Brendan and our bassist Tom studied sound recording in college, so it made sense to
go the DIY route. The problem was that we recorded the songs sporadically, before
we had played them live, so the performances felt tentative, embryonic. Nothing
ever seemed finished. Finally, a year ago, we went to Sunwood Recording in nearby
​Trumansburg and we redid everything with producer Christopher Ploss. We were
able to use a few overdubs and backing vocals from Stromboli, so that earlier work
wasn’t for naught. All told, we recorded at Sunwood for five and a half days over the
course of several months, then J. Robbins mixed everything. The guitar solo on
“Elevens” is my crowning achievement as a human being. It’s another one of those
moments, like the wah-wah thing, where I’m waiting for someone to say, “Dude, no,”

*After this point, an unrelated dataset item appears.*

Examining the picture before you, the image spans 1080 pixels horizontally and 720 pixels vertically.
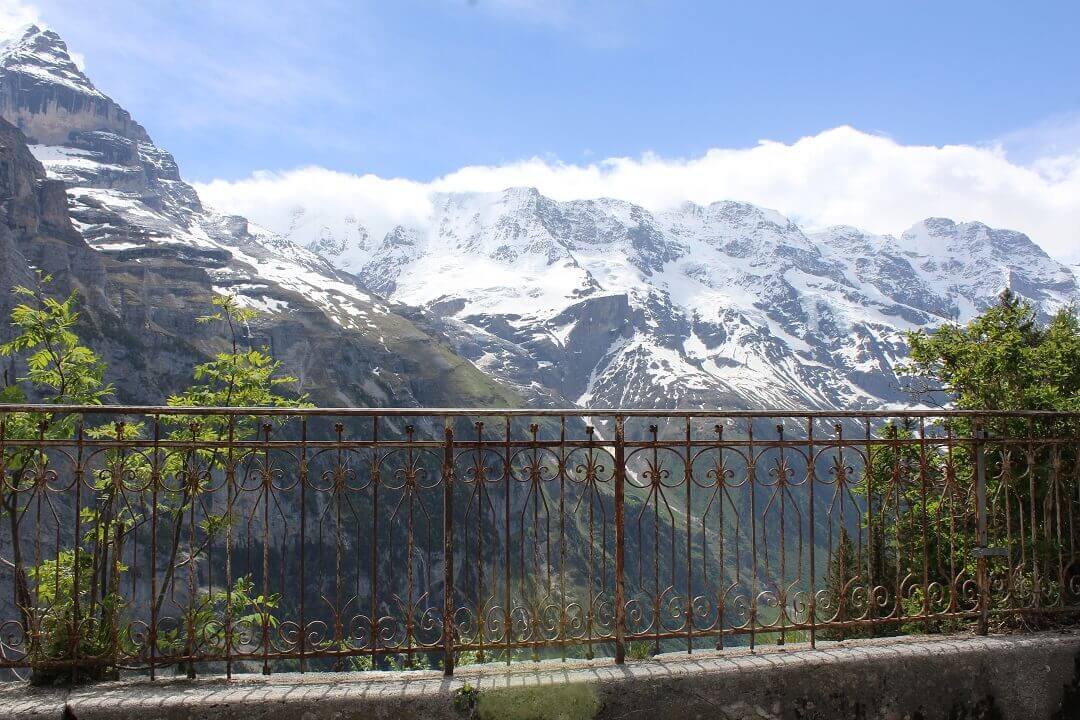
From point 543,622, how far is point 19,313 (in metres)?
5.78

but nobody stops me. I recorded the solo live during the basic tracking, one take, no
overdubs or edits. I did my best J. Mascis, which probably sounds like a lot of
people’s worst J. Mascis.
“Another End”
We don’t have many mid-tempo songs because we’re genetically predisposed to
rushing things, I guess. But this one just clicked. Joe had a riff that was poppier than
most of our stuff. It reminded me of Archers of Loaf, so I nicked a phrase from
“Chumming the Ocean” (the bit about the hand of God) and based the lyrics around
that. I came up with the chorus and bridge, and we used another piece of Joe’s for
the long, plodding ending. That was also a new pace for us. It’s kind of, I don’t know,
delightfully Neanderthalic? I love it so much. Joe threw in one of those epic,
tumbling-headfirst-down-the-staircase pick slides, just in case anyone was missing
the point.
“Minutewomen”
This one also started with a Joe riff. He initially thought it had the feel of a laidback
Minutemen jam, so we referred to it as “Minutewomen,” and the title stuck. What
the riff really reminded me of, though, was Alice Cooper’s “I’m Eighteen.” For the
lyrics, I envisioned what middle-aged life would be like for the narrator of that song,
as if the guy went through the decades singing “I’m Eighteen” again and again and
again until everyone in his life despised and abandoned him. He’d just be this lame
hometown fixture, a has-been/never-will-be, sad and embittered, reciting his
endless tale of self-pity and woe. Then I thought, well, shit, maybe I’m that guy.
Maybe there are legions of us. So I added a coda in which all of us lie down en masse
on the floor of Lowe’s or Home Depot while our friends and spouses look on,
everyone dreaming about the lives they could’ve had. Cheerful stuff, I know. As J.
was sending us his mixes, we realized the big climax needed some backing vocals.
We shyly asked if he’d be willing to track something. An hour later, he sent us the
song and there it was, my duet with J. Robbins, preserved for the ages. Jesus, what a
feeling. J. has been one of my favorite singers since I was 15 years old, so it meant a
lot to me. Ploss plays some tasty organ on “Minutewomen,” and Joe and I do a
courageous approximation of that classic Maiden/Thin Lizzy harmony shtick. Only
when I heard J.’s mix did I realize that a mini bass solo had appeared, mysteriously,
like a crop circle, at the very end of the song. When I was younger, I would’ve been
like, “Dude, no.” Now? I think every song needs a fucking bass solo.